▶ _Check your understanding_:
[1] According to the news report on Rhode Island's coronavirus cases, how many antibody tests did the state receive?
[2] Carry on the news report on Rhode Island's coronavirus cases past its last sentence.

▶ _Text provided_:
= = =

Thirteen more people in Rhode Island have died from the coronavirus, marking the fifth consecutive day of increased cases in the state.
There are now more than 6,600 cases reported in the state after 437 new cases were reported. Providence and Pawtucket have the highest concentration of cases.
The state will ramp up mobile and walk-up testing sites in communities across the state, Gov. Gina Raimondo said in a press conference on Friday.
Raimondo said that Rhode Island has been praised for testing more people per capita than any other state, but understands the need to increase access to testing in some of the hardest hit neighborhoods.
Beginning next week, walk-up diagnostic testing sites will open in densely populated neighborhoods and places where many residents do not have cars.
"It’s more than just the diagnostic tests," said Raimondo. "It’s understanding more about the prevalence of the disease in our communities."
Raimondo has assembled a testing and validation task force that will test a random sample of people in Rhode Island to get a sense of the prevalence in the state. The state has received a shipment of 20,000 antibody tests that the task force will validate and use.
“It’ll be weeks, not days until we have results to share," said Raimondo.
Raimondo acknowledged the economic and personal stress of the situation.
"While we've all been couped up in our houses, and struggling financially, we've seen a big increase in 911 calls on the account of abuse happening in homes," said Raimondo.
"Not everyone is safe at home, and that seems to be doubly true now," she said.

= = =

▶ _Dataset entries_:
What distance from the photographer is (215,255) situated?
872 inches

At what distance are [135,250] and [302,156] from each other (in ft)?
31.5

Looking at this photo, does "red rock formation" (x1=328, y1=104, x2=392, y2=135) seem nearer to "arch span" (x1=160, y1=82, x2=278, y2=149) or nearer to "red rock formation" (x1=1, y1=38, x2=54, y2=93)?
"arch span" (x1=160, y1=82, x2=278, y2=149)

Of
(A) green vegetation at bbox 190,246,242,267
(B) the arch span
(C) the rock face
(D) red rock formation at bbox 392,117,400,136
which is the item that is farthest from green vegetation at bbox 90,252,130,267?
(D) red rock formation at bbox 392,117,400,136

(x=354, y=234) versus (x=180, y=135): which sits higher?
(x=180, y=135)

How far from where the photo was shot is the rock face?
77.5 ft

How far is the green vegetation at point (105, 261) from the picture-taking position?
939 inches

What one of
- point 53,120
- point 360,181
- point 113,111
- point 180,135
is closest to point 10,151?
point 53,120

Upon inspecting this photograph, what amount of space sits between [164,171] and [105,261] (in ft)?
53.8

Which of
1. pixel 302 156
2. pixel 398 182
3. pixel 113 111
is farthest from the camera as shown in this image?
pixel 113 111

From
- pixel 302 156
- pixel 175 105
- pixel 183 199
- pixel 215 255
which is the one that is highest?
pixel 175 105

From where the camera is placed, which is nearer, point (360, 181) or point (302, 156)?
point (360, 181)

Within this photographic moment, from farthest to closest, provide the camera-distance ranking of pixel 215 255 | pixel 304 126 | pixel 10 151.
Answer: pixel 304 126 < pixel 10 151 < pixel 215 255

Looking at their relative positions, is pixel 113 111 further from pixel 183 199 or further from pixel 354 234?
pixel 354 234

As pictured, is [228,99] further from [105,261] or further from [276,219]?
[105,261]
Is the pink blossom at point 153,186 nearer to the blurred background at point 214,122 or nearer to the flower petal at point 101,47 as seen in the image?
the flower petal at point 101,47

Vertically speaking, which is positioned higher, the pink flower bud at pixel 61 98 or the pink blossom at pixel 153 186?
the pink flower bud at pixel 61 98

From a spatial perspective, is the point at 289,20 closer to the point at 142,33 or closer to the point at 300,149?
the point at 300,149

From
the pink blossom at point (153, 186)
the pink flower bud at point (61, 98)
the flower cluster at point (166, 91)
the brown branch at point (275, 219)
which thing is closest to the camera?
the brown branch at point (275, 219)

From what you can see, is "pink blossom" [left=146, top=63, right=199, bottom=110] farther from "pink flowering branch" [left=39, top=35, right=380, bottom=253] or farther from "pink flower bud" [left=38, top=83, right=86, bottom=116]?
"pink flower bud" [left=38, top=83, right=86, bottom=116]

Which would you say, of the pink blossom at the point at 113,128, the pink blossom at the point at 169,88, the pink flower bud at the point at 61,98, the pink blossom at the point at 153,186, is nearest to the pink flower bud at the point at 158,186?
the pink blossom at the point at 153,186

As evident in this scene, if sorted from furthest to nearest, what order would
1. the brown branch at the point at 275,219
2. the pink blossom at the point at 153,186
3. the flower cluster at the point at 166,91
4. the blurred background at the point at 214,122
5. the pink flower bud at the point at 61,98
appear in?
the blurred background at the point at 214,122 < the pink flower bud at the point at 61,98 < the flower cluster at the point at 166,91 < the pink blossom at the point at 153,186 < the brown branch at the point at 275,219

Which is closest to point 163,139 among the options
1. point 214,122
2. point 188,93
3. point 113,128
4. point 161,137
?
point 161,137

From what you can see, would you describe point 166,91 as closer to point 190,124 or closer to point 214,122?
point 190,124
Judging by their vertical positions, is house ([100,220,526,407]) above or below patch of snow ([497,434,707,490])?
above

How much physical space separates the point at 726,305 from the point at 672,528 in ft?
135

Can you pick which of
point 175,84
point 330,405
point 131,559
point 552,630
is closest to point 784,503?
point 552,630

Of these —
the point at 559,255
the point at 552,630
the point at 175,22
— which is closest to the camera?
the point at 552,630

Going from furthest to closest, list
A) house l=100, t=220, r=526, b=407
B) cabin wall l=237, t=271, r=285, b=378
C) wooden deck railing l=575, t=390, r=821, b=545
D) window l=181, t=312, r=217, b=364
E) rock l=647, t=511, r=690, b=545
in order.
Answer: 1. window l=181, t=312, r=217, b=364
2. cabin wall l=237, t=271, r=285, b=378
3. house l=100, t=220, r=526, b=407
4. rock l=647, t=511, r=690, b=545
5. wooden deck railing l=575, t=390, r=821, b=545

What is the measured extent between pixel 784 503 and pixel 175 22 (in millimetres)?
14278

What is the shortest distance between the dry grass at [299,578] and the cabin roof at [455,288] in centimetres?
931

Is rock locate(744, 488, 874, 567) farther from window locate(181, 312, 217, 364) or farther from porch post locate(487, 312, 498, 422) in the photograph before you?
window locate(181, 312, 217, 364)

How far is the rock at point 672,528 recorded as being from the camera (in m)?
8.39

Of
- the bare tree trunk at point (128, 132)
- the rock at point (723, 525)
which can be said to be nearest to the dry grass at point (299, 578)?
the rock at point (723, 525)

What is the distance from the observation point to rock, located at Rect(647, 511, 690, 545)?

= = =

▶ _Task-by-task outputs_:
[1] 20,000 antibody tests.

[2]
Raimondo encouraged those who feel unsafe to seek help.
The state's stay at home order remains in effect until May 8 as cases continue to rise in the state.
Raimondo announced Thursday that Rhode Island schools will remain closed for the rest of the academic year and students will continue online learning due to the coronavirus pandemic.
She said she wanted to find a way to reopen schools before summer break, but Rhode Island’s COVID-19 cases are still climbing.
“To take that much risk for a few weeks of traditional school, I know would be irresponsible and the wrong decision for all the people of Rhode Island,” she said.
Raimondo applauded students for staying engaged, saying participation rates in e-learning are high across the state. But she acknowledged the challenges for students who miss their classrooms and friends and for parents who are trying to juggle their kids’ studies while working from home.
“Distance learning is not easy. I know that as a mother. I know that as a governor,” she said. “It has taken a toll on all of us.”
The Associated Press contributed to this report.